The particular seminars vary from year to year but frequently cover case studies relating to different countries or issues of global relevance.


Brief description of teaching and learning methods:

The course is taught through seminars involving readings of primary and secondary material relating to case studies in particular themes in economic history, in addition to readings on conceptual, historiographical or methodological questions as appropriate. Where appropriate, seminars will be jointly taught by two members of staff, focusing on different case studies or concerns, to encourage students to engage with multiple approaches and to question the relationship between disciplines within history and particular methods or approaches. 


Contact hours:
  Autumn Spring Summer
Seminars 20
Guided independent study: 180
       
Total hours by term 200
       
Total hours for module 200

Summative Assessment Methods:
Method Percentage
Written assignment including essay 100

Summative assessment- Examinations:
N/A

Summative assessment- Coursework and in-class tests:
The module will be assessed by one essay of 4,000 words (excluding endnotes/footnotes and bibliography) to be submitted by week 1 of the Spring Term.
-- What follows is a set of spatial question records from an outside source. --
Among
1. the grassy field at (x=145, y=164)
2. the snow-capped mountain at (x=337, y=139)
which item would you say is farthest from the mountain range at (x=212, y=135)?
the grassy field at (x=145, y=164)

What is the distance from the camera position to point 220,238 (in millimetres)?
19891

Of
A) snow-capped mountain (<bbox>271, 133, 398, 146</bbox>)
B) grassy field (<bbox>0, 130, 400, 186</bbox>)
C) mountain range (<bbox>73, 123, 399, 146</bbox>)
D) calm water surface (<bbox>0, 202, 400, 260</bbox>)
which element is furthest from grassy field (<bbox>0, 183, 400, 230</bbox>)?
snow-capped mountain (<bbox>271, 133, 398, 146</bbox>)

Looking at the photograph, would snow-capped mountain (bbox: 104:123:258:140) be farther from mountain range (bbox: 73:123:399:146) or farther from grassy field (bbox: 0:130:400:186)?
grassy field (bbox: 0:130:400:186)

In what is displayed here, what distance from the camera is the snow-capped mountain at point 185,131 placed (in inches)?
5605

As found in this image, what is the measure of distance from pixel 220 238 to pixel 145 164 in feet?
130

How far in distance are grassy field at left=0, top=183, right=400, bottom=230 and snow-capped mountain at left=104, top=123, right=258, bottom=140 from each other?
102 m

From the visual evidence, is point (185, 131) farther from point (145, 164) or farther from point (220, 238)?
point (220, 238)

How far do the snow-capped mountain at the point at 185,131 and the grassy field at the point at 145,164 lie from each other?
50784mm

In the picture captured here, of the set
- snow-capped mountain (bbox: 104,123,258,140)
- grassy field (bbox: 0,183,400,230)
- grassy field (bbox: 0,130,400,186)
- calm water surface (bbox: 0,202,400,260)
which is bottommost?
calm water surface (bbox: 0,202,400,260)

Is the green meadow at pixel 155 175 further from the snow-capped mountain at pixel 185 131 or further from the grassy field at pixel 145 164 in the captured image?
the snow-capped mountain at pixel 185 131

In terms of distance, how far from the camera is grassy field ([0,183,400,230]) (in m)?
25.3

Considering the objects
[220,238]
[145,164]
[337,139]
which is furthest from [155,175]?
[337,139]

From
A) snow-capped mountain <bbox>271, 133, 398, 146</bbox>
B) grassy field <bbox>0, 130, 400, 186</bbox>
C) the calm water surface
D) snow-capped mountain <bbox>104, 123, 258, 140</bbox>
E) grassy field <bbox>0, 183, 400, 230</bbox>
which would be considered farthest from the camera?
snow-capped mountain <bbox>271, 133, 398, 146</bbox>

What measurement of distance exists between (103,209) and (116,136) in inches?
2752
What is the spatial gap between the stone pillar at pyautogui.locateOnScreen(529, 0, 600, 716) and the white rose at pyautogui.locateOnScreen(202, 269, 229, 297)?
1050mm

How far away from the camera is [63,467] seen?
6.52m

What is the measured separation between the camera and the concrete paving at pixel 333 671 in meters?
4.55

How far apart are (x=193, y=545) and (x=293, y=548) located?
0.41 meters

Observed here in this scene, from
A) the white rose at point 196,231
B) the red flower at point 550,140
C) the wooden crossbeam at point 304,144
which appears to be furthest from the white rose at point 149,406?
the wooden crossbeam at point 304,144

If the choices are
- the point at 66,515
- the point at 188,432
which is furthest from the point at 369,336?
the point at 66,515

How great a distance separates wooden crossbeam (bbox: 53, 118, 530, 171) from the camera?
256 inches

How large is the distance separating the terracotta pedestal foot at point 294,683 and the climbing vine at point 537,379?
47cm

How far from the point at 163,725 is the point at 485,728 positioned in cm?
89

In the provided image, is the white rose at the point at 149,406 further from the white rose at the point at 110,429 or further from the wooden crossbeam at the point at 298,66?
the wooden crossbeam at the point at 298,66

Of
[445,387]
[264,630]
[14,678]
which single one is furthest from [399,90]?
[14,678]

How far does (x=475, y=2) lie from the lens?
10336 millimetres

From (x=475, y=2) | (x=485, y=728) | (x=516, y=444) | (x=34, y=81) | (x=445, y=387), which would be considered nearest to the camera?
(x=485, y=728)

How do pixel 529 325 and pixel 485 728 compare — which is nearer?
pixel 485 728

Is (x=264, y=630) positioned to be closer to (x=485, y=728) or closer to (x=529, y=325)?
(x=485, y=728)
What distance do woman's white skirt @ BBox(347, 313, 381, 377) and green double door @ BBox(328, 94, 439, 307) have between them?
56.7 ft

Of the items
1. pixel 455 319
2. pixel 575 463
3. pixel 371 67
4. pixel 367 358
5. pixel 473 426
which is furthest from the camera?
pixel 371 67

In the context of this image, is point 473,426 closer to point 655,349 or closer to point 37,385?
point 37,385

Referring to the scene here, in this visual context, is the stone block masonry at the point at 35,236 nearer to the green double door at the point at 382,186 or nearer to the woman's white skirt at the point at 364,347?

Formative assessment methods:

Students will develop their ideas and receive formative feedback from faculty and their peers during the seminars.


Penalties for late submission:
Penalties for late submission on this module are in accordance with the University policy. Please refer to page 5 of the Postgraduate Guide to Assessment for further information: http://www.reading.ac.uk/internal/exams/student/exa-guidePG.aspx

Assessment requirements for a pass:
50%

Reassessment arrangements:
A further essay of 4,000 words to be submitted by 1 September.

Additional Costs (specified where applicable):
1) Required text books:
2) Specialist equipment or materials:
3) Specialist clothing, footwear or headgear:
4) Printing and binding:
5) Computers and devices with a particular specification:
6) Travel, accommodation and subsistence:

Last updated: 10 April 2019

THE INFORMATION CONTAINED IN THIS MODULE DESCRIPTION DOES NOT FORM ANY PART OF A STUDENT'S CONTRACT.